Gazeta Wyborcza - 13/06/2002
Boję się szczęścia
Z TOMASZEM PIĄTKIEM, AUTOREM POWIEŚCI "HEROINA", ROZMAWIA KATARZYNA SURMIAK-DOMAŃSKA
Heroina w Twojej książce mówi: "... ludzie najbardziej chcą być szczęśliwi i dlatego w końcu wszyscy przyjdą do mnie". Jeden z recenzentów zarzucił Ci, że propagujesz fałszywą ideę, bo heroina nie daje prawdziwego szczęścia. Prawdziwe szczęście tkwi w takich cnotach jak męstwo albo wytrwałość.
Problem w tym, że tam się je czasem znajduje, ale się go raczej nie szuka.
- Heroina jest szczęściem, którego się szuka. W dodatku jest to chyba jedyny przypadek, gdzie masz stuprocentową pewność, że znajdziesz to, czego chcesz.
Może po prostu słowo szczęście nie jest tu najwłaściwsze. Kurt Vonnegut wymyślił pojęcie antyepifanii. Epifania to objawienie Boże. U Vonneguta jeden z bohaterów "Sinobrodego" narzeka, że Bóg nam się objawia zbyt często. Mówi: "Musisz zachować twarz, ponieść ofiarę, dać świadectwo prawdzie...".
- Wyjść na ludzi, zadzwonić do cioci, zarobić na dom. Była taka piosenka Dezertera "Musisz być kimś!...".
A antyepifania to bardzo rzadki stan, kiedy Bóg odpuszcza. Momenty, gdy nic nie musisz.
- Heroina to jest dokładnie to.
Naprawdę jest tak słodko?
- Jest zajebiście! Nie znam niczego, co by się z tym równało.
A co jeszcze znasz?
- Alkohol, seks, inne dragi, jedzenie, szachy... Jestem uzależniony od jedzenia, chodzę po restauracjach jak oszalały, kocham wyrafinowane smaki i gotów jestem zapłacić za nie każdą kasę. Kiedy w knajpie nie dostaję tego, czego chcę, bywam strasznie niemiły. Uwielbiam też grać w szachy i bardzo żałuję, że mało ludzi to dziś robi.

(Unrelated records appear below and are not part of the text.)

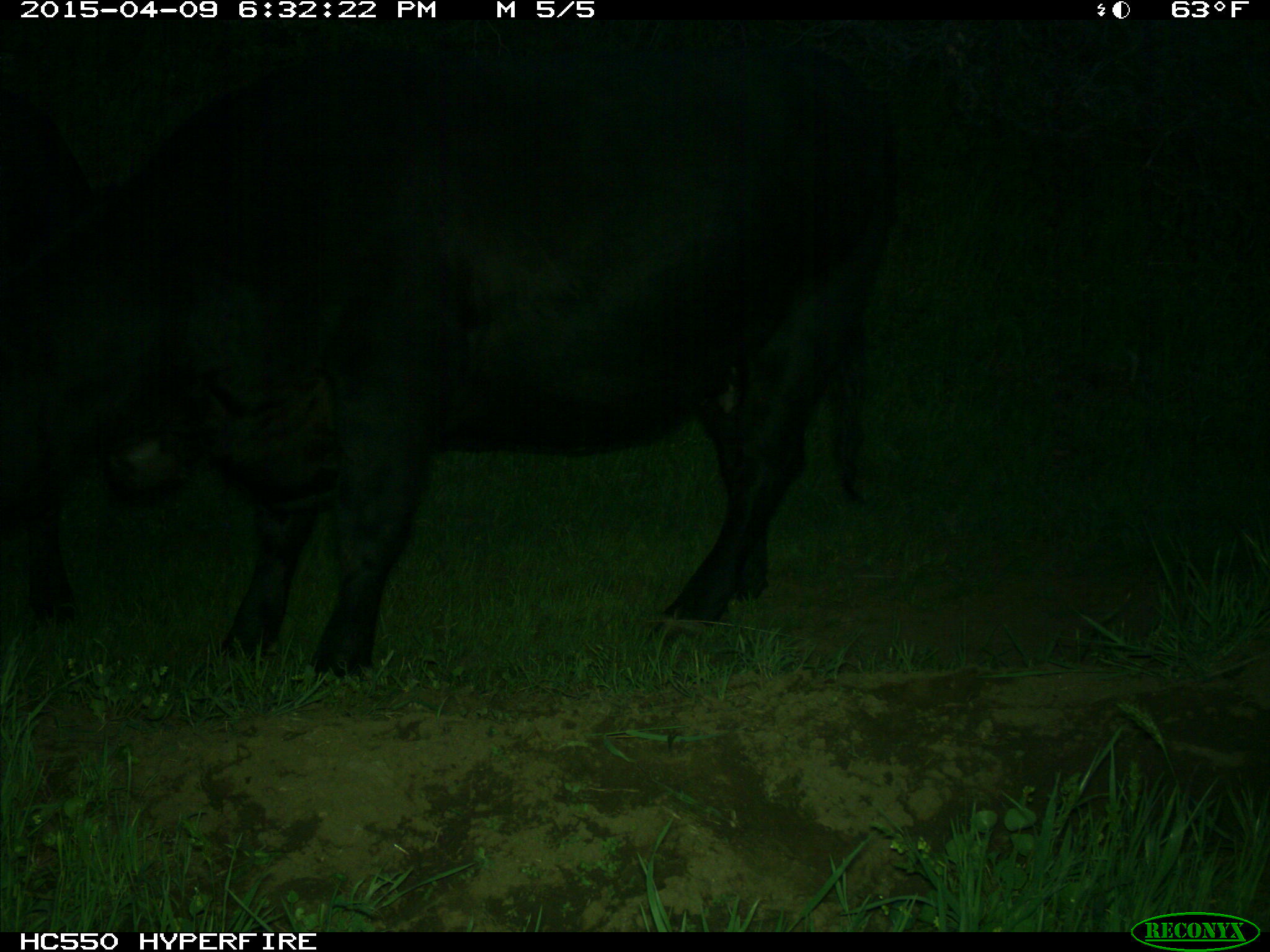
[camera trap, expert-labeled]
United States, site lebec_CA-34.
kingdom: Animalia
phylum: Chordata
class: Mammalia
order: Artiodactyla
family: Bovidae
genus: Bos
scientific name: Bos taurus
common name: domestic cow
Bos taurus (domestic cow).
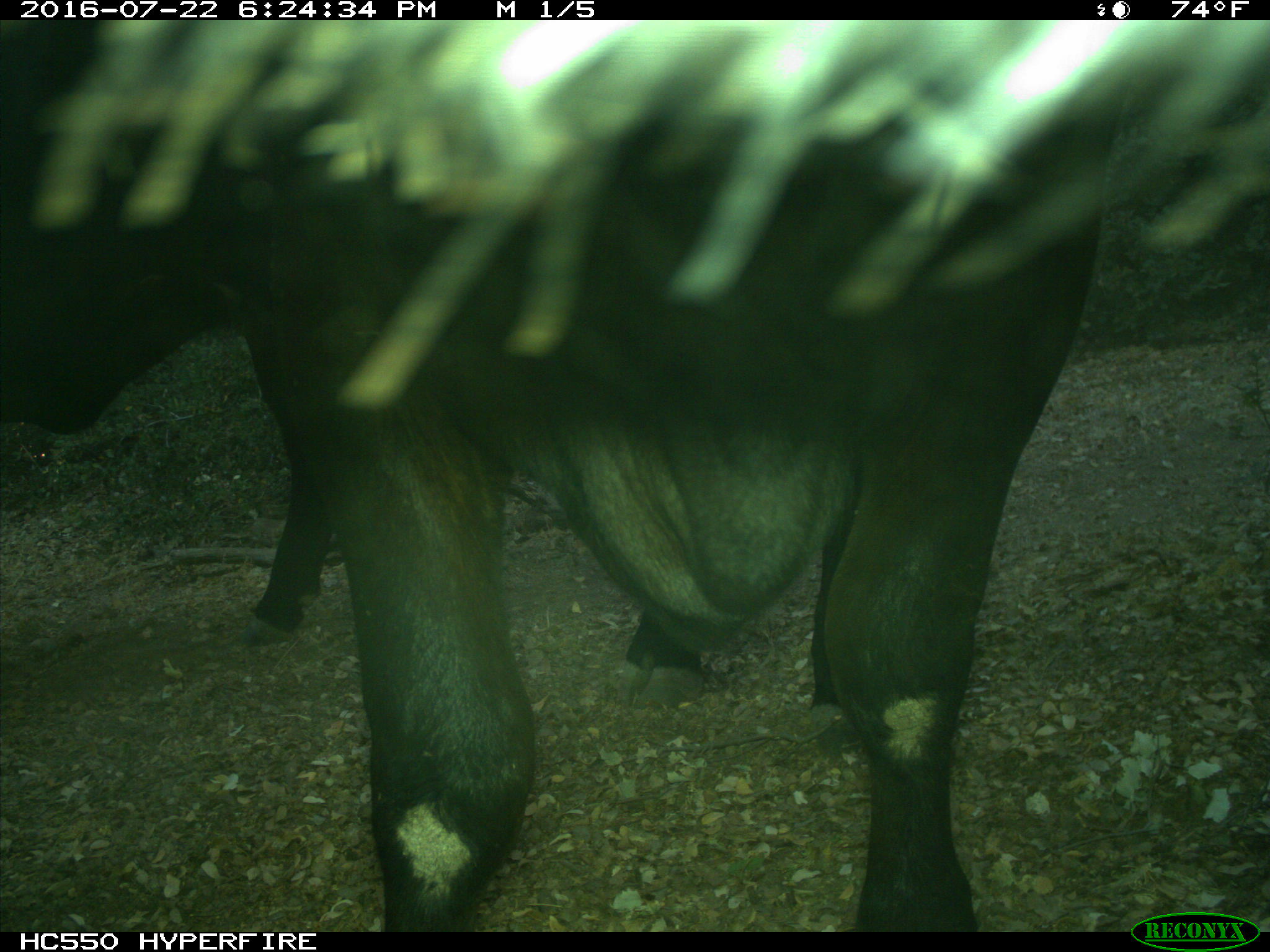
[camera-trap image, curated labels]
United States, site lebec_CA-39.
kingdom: Animalia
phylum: Chordata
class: Mammalia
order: Artiodactyla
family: Bovidae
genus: Bos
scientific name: Bos taurus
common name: domestic cow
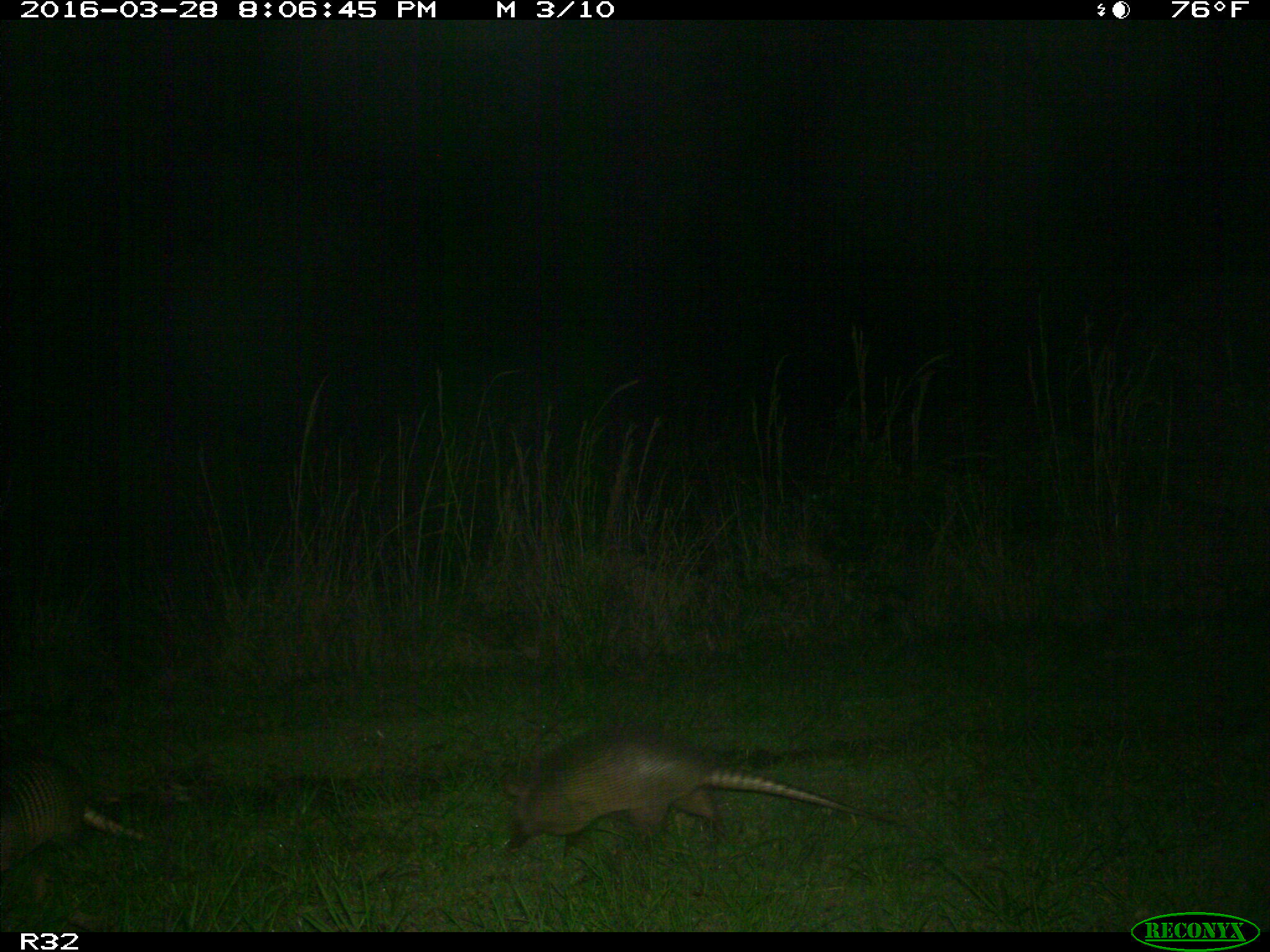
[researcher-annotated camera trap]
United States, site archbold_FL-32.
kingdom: Animalia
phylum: Chordata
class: Mammalia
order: Cingulata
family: Dasypodidae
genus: Dasypus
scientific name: Dasypus novemcinctus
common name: nine-banded armadillo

Na strzelanie w komputerze to mają czas!
Jednak muszę przyznać, że wszystko to jest niczym wobec rozkoszy, które daje heroina.
Nie napisałeś przypadkiem panegiryku?
- Jeżeli ktoś przeze mnie wejdzie w ten nałóg, to się zabiję. Na miesiąc przed ukazaniem się "Heroiny" chciałem ją wycofać. Ale pomyślałem: pieprzę tych, co nie doczytają książki do końca.
Byłeś heroinistą tak jak główny bohater, nomen omen Tomek, tak jak on prowadziłeś w telewizji program, gdzie mówiłeś ludziom, jacy są, na podstawie ich wymowy. W jakim stopniu to książka autobiograficzna?
- W 30 procentach. 70 procent to projekcja tego, co by się wydarzyło, gdybym nie przestał ćpać.
Ten Twój Tomek jest czasem rozczulający. Opowiada na przykład: "Z domu wynurzyła się matka Bartka. - Ty diable, ty diable! - krzyczała i w pierwszej chwili wziąłem to do siebie. Ale na szczęście krzyczała tak do swojego syna". To niby taki chłopiec z dobrego domu, który boi się obciachu. A przecież naprawdę jest bezwzględnym manipulatorem, demonem.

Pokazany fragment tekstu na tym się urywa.